To deter such flagrant breaches and encourage greater security be afforded to consumer’s private information, Oregon must require companies to notify consumers and law enforcement of any breach immediately. This notification allows law enforcement to take appropriate action; and alerts consumers to take appropriate action, such as monitor their credit reports. In fact, the reason we know about the ChoicePoint security breach is because another state required notification. Now, security breach notification laws are on the books in 23 states. Oregon ought to enact the strongest possible security breach notification law, and do it as soon as possible.

In addition to security breach notification, the other critical components of the strategy to stop the flow of information to the wrong hands are adequate document destruction on the part of businesses and institutions, and protection of social security numbers.
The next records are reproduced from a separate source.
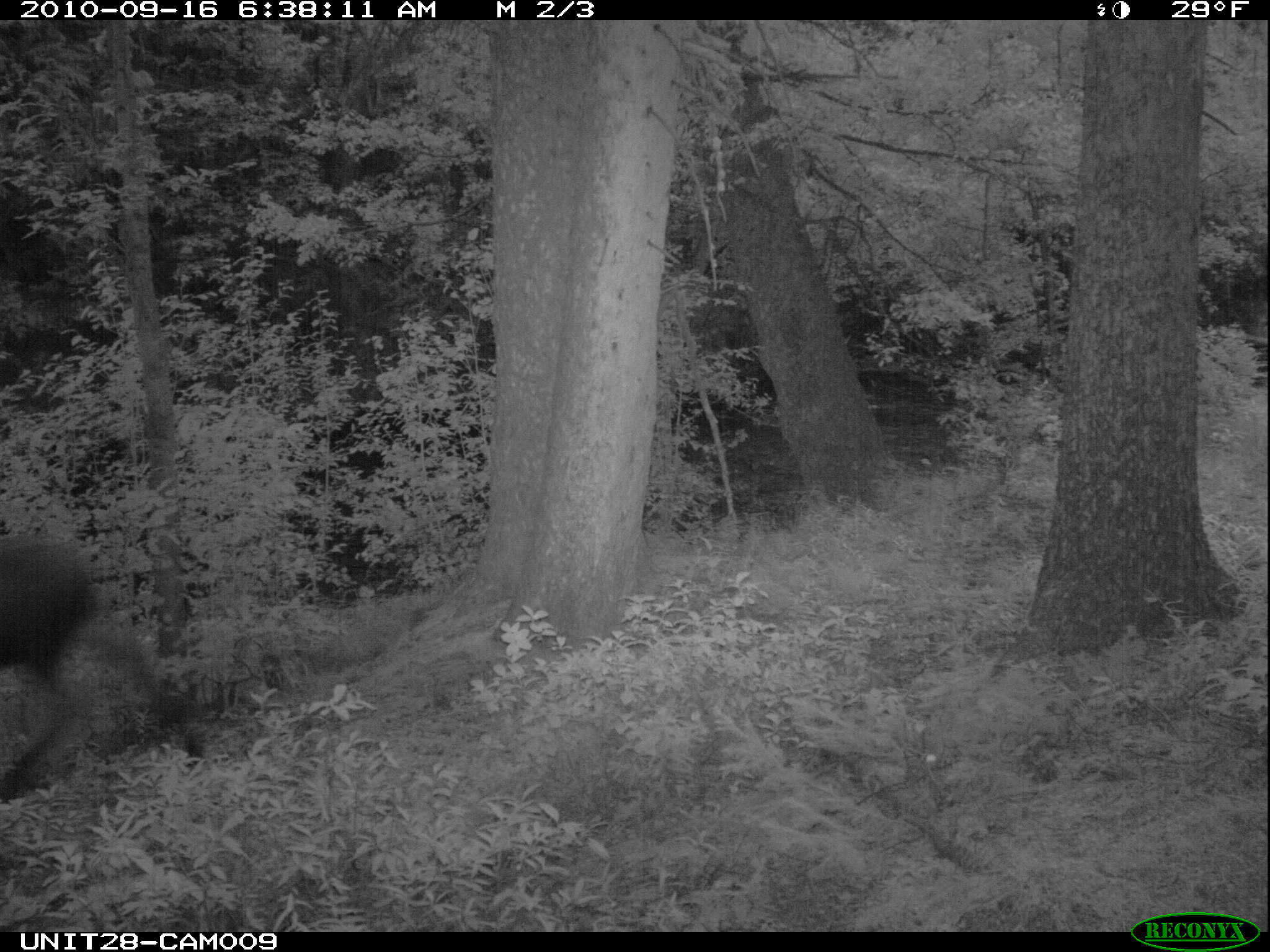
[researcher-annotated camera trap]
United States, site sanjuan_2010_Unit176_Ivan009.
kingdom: Animalia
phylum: Chordata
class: Mammalia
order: Artiodactyla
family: Cervidae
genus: Alces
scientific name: Alces alces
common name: moose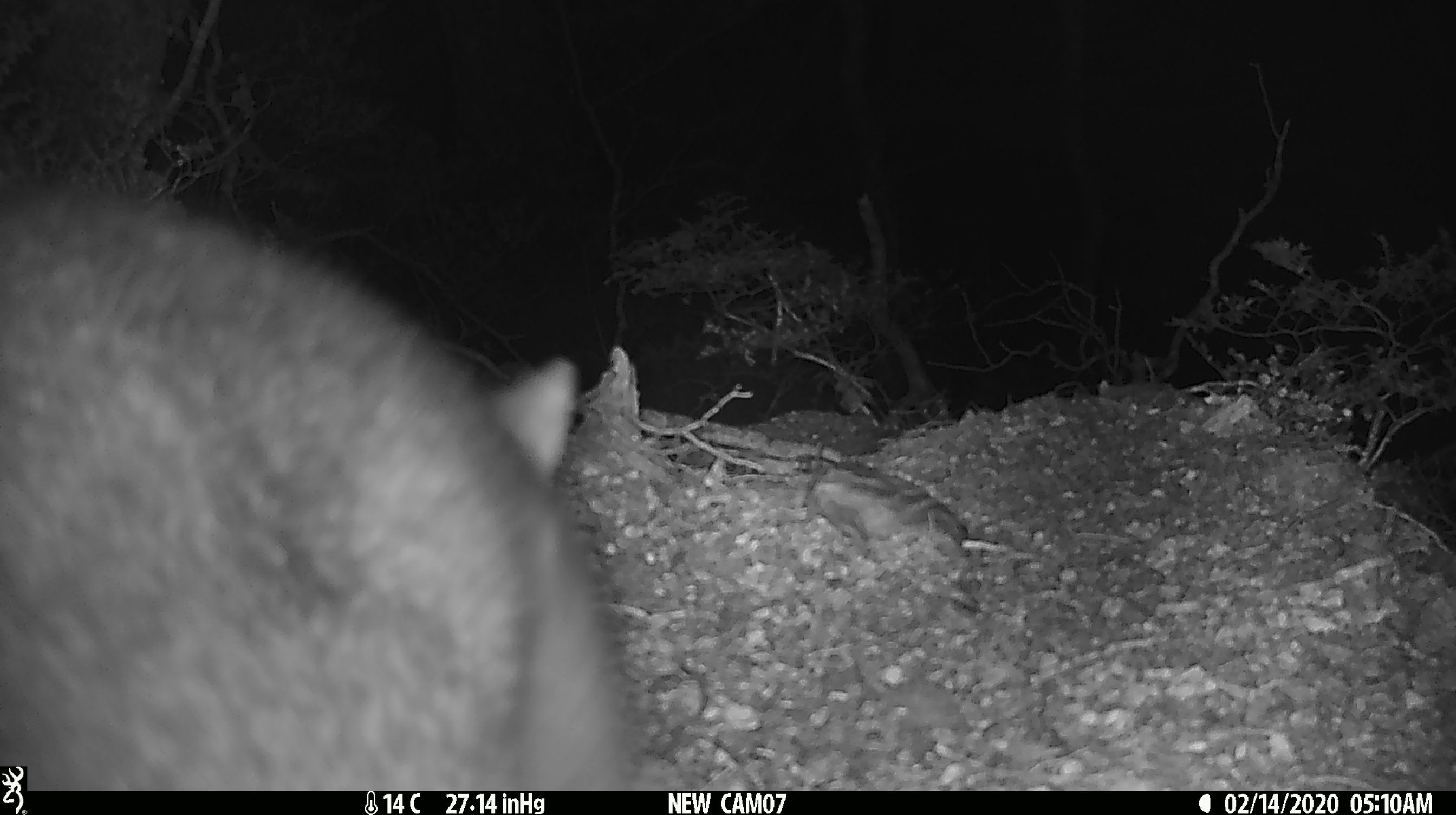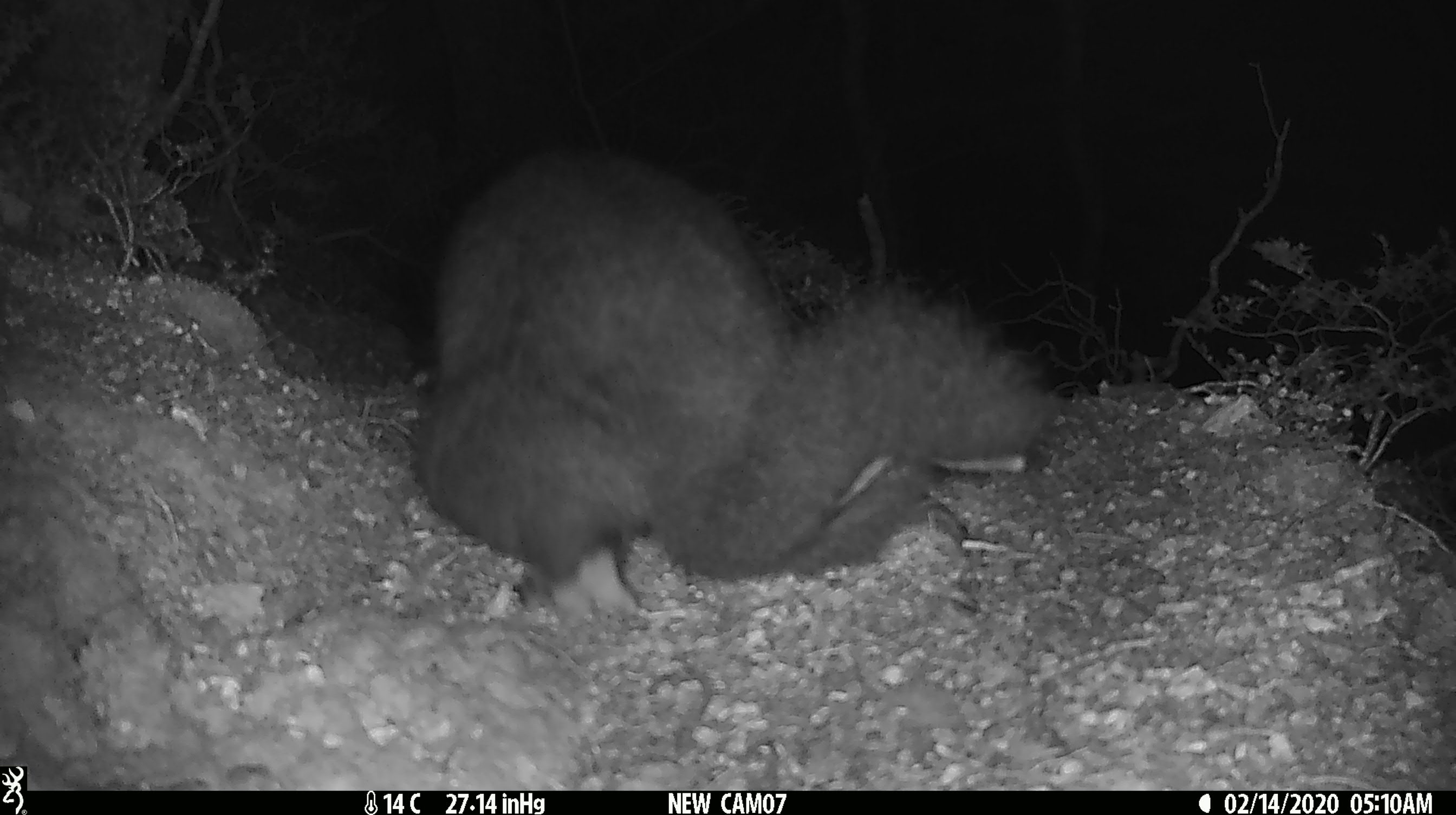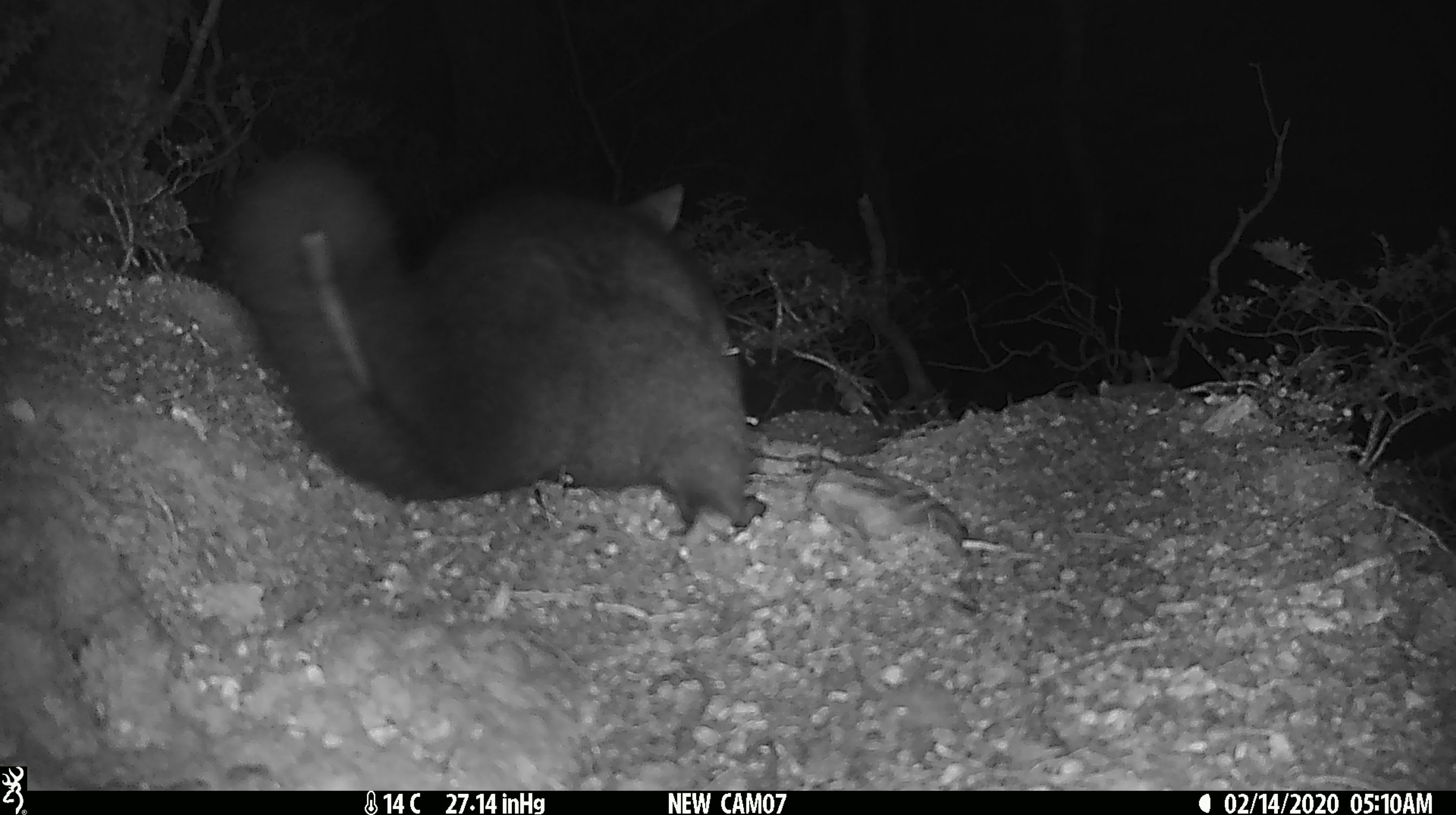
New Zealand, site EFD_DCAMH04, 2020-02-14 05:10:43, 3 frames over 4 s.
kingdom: Animalia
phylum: Chordata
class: Mammalia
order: Diprotodontia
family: Phalangeridae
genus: Trichosurus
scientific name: Trichosurus vulpecula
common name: common brushtail possum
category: possum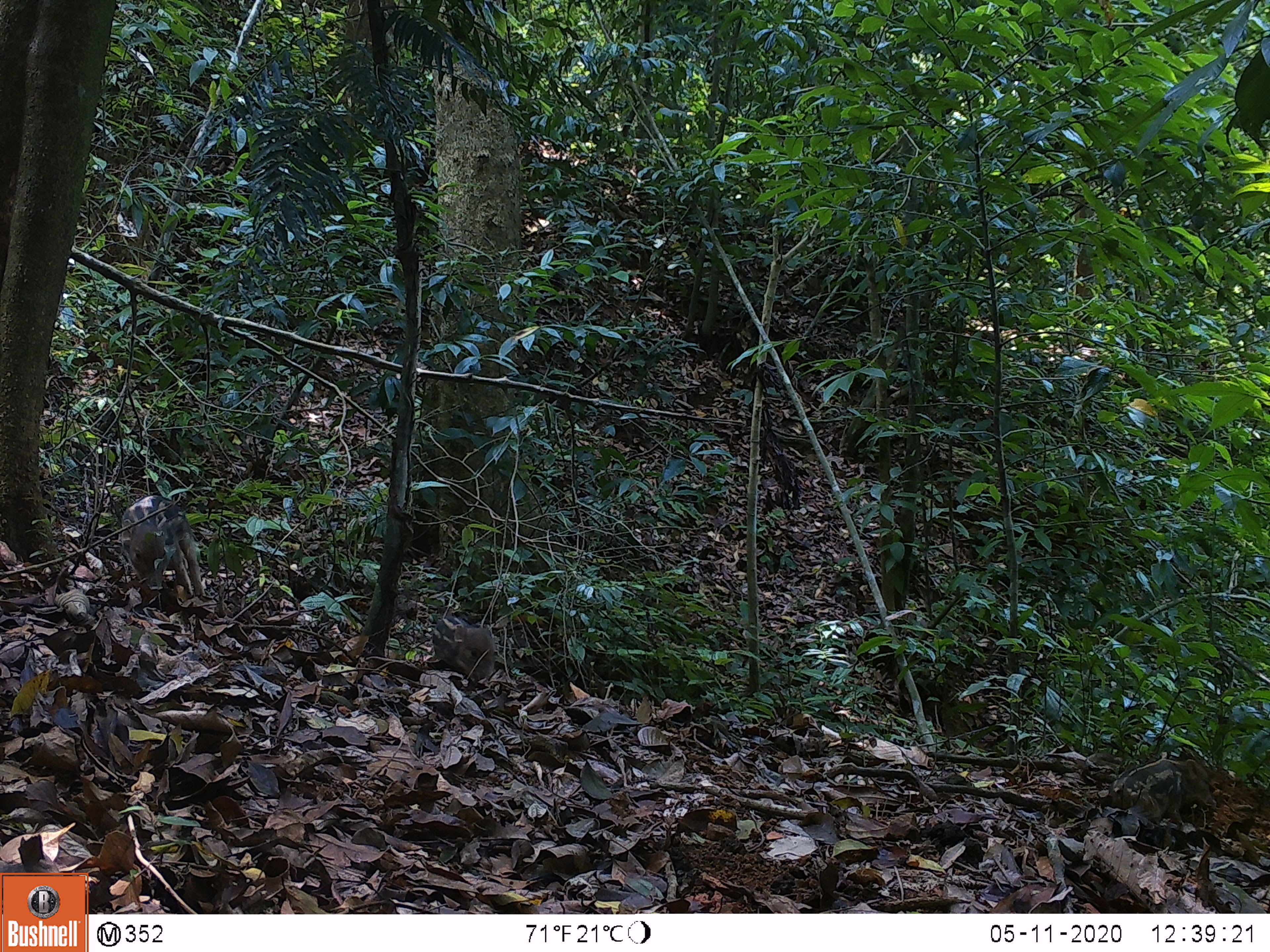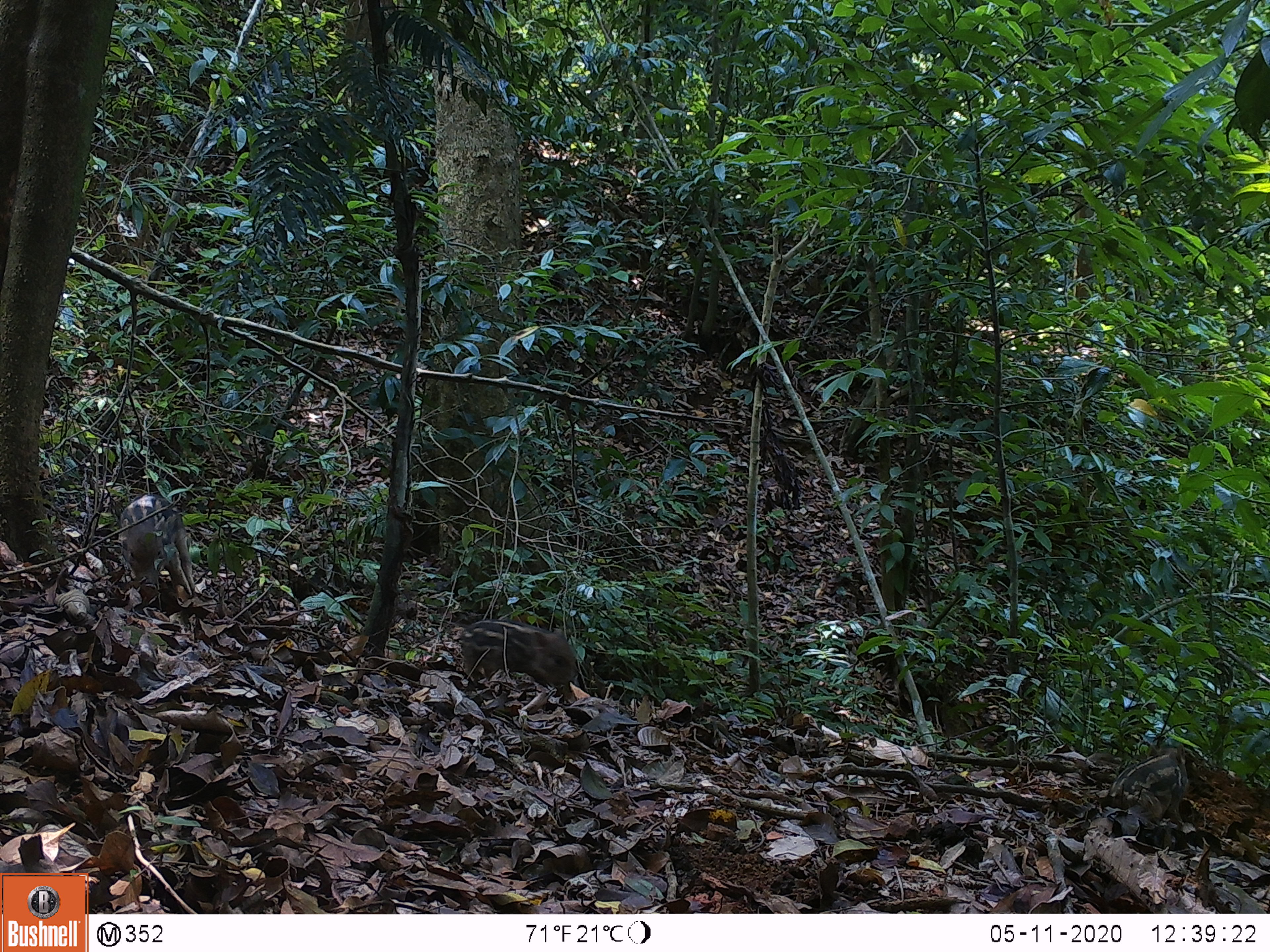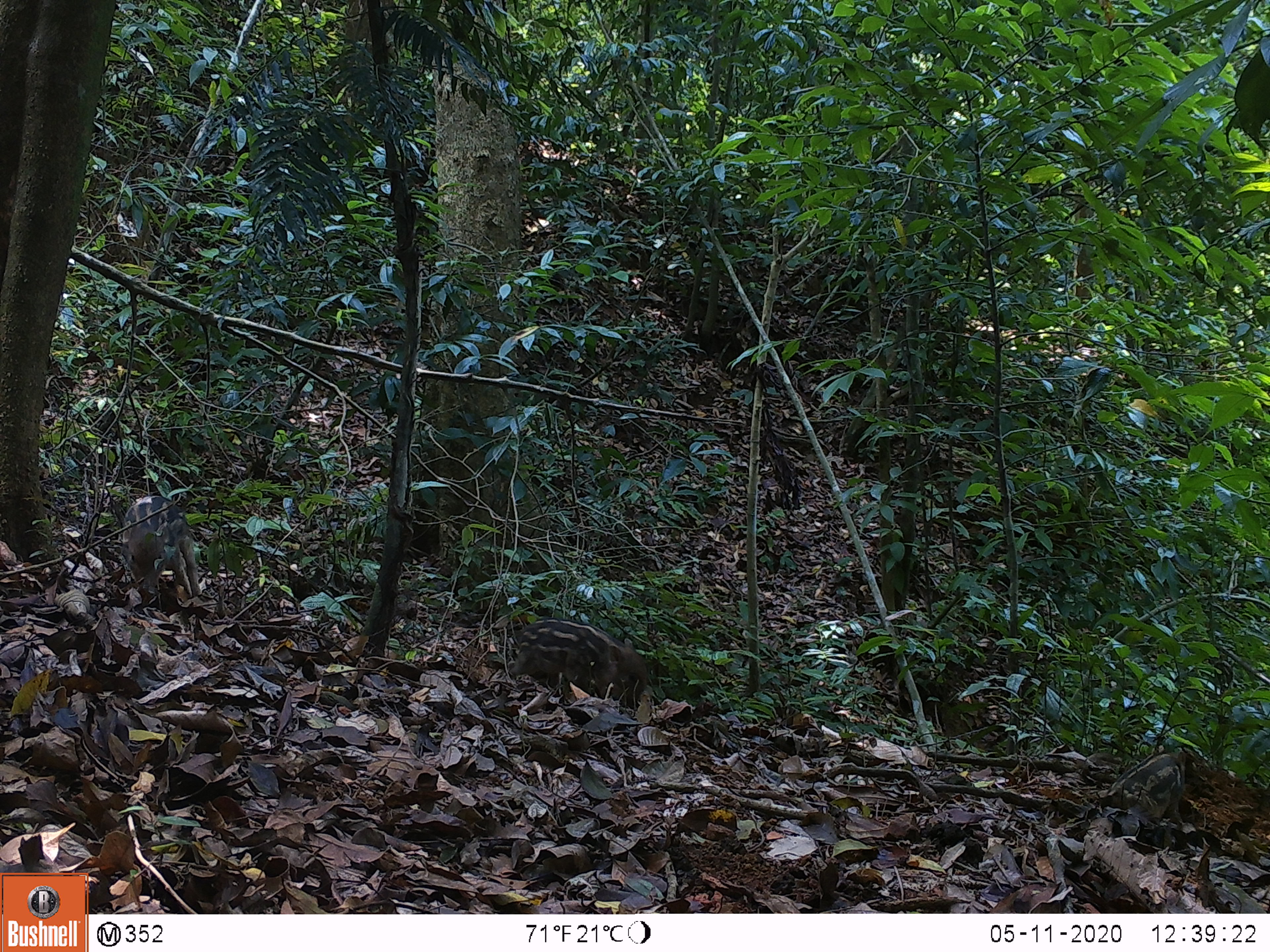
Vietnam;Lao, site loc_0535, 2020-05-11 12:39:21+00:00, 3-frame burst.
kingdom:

Now I’d like to talk about how Oregon can block would-be identity thieves from getting get credit in the victim’s name. The most effective way to do this is by giving all Oregonians the right to request a “security freeze” on their credit reports.

With a security freeze, a consumer can block access to his or her credit report, through the use of a PIN. To initiate a security freeze the consumer must take the proactive step of sending a certified letter to a credit reporting agency. A security freeze does not hamper a consumer’s ability to use existing credit, or seek new credit, as a consumer can temporarily remove the freeze by using the PIN. Currently, twelve states have Security Freeze laws on the books. OSPIRG urges the Oregon Legislature to give all Oregonians the right to put a security freeze on their credit reports to stop identity thieves in their tracks.

Thank you for examining this important problem facing Oregonians. At OSPIRG, we look forward to working with the Committee and the Legislature as a whole to make sure Oregon provides consumers with robust measures to protect credit security.